**Text provided**
↓

I wanted a hidden gem, what I got was another Hitchcock disappointment.

By Sean PatrickPublished 5 years ago 3 min read

On the Everyone’s a Critic Movie Review Podcast we’ve been exploring the work of Alfred Hitchcock of late, specifically his less remembered catalog. A few weeks ago, we were rightly appalled by the misogyny and dimwitted pop psychology of his Marnie, starring the recently departed Sean Connery. This week, November 29th, with Paul Newman starring in one of our featured movies of 1990, the crazy terrible Mr and Mrs Bridge, we decided to take the opportunity to watch Newman work with Hitchcock in 1966’s Torn Curtain.

Torn Curtain stars Paul Newman as Professor Michael Armstrong and the lovely Julie Andrews as his assistant, and fiancee, Sarah Sherman. The two are attending a physics conference in some foreign locale when Paul receives a strange message from a local bookstore. The message contains instructions for a meeting that Michael has that he doesn’t want Sarah to know about. Naturally, she finds out and is puzzled.

Michael then tells her that he must leave her behind for another engagement, one that will mean that he is skipping his headline speech at the conference. She’s shocked by this and becomes so upset that she plans to return to America without him. However, after intercepting a message for Michael, she finds out that he’s actually headed to Communist controlled West Berlin. Wanting to know what Michael is up to, Sarah buys a ticket to West Berlin for herself.

Upon arrival, Sarah is shocked to find that Michael is being met at the airport by press and photographers. At this point, he’s spotted her and is angrily trying to get her to find her way back onto a plane out of Berlin. Michael is in West Berlin to defect and join up with the Communist government in order to continue work on a project of his that the American government cut off the funding for. Michael hopes to work with their top scientist to complete the project.

↑

**Given instruction 1**
Please copy the records word for word, starting at their first line and continuing through the line that contains "This is Toxoplasma gondii.".

**Source records**
↓

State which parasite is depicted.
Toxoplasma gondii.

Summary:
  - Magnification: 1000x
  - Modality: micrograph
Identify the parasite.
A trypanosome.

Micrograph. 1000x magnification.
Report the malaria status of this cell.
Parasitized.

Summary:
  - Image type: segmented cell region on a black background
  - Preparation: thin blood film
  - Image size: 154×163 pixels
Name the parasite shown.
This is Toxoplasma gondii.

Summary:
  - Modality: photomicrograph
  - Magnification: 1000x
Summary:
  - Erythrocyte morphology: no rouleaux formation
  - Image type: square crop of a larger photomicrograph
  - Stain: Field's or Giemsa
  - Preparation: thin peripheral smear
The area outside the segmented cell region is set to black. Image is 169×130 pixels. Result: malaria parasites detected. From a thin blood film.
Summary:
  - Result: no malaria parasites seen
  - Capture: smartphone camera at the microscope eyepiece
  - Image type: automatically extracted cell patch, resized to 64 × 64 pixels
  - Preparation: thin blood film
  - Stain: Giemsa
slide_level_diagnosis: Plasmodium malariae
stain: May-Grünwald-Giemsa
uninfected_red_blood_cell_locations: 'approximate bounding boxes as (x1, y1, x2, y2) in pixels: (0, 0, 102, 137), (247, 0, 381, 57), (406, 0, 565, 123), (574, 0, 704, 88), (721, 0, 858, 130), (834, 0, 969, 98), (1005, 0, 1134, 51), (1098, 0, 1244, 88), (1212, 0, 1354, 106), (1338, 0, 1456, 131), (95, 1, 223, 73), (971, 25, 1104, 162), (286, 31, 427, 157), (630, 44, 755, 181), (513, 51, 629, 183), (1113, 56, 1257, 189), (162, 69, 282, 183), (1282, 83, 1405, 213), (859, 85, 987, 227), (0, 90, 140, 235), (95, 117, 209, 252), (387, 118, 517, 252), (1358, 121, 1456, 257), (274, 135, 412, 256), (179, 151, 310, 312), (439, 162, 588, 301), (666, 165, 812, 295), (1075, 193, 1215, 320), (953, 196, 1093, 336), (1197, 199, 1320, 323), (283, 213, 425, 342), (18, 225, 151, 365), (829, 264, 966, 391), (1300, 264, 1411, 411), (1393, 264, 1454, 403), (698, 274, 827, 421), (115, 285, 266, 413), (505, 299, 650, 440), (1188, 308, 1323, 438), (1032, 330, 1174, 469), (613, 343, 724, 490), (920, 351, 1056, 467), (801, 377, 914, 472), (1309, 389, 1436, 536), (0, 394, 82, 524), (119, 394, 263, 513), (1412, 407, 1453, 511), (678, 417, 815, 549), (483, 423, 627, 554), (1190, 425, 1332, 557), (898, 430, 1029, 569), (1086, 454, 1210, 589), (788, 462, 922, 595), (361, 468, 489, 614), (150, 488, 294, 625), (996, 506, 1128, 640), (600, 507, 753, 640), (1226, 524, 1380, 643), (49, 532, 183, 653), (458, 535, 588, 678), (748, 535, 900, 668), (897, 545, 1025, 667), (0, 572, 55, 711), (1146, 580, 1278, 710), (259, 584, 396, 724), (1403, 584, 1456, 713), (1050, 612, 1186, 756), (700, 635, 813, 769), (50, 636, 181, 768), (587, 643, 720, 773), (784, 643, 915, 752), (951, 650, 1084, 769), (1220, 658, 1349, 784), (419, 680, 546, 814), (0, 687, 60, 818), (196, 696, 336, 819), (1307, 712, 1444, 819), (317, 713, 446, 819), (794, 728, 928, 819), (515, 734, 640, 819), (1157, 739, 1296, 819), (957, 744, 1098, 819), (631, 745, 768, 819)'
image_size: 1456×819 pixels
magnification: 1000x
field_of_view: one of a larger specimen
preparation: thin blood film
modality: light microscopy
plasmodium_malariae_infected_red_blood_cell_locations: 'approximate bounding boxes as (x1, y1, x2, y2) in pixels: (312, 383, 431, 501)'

↑

**Given instruction 2**
According to the review of Torn Curtain, which actress plays Sarah Sherman?

**Task answer 1**
State which parasite is depicted.
Toxoplasma gondii.

Summary:
  - Magnification: 1000x
  - Modality: micrograph
Identify the parasite.
A trypanosome.

Micrograph. 1000x magnification.
Report the malaria status of this cell.
Parasitized.

Summary:
  - Image type: segmented cell region on a black background
  - Preparation: thin blood film
  - Image size: 154×163 pixels
Name the parasite shown.
This is Toxoplasma gondii.

**Task answer 2**
Julie Andrews.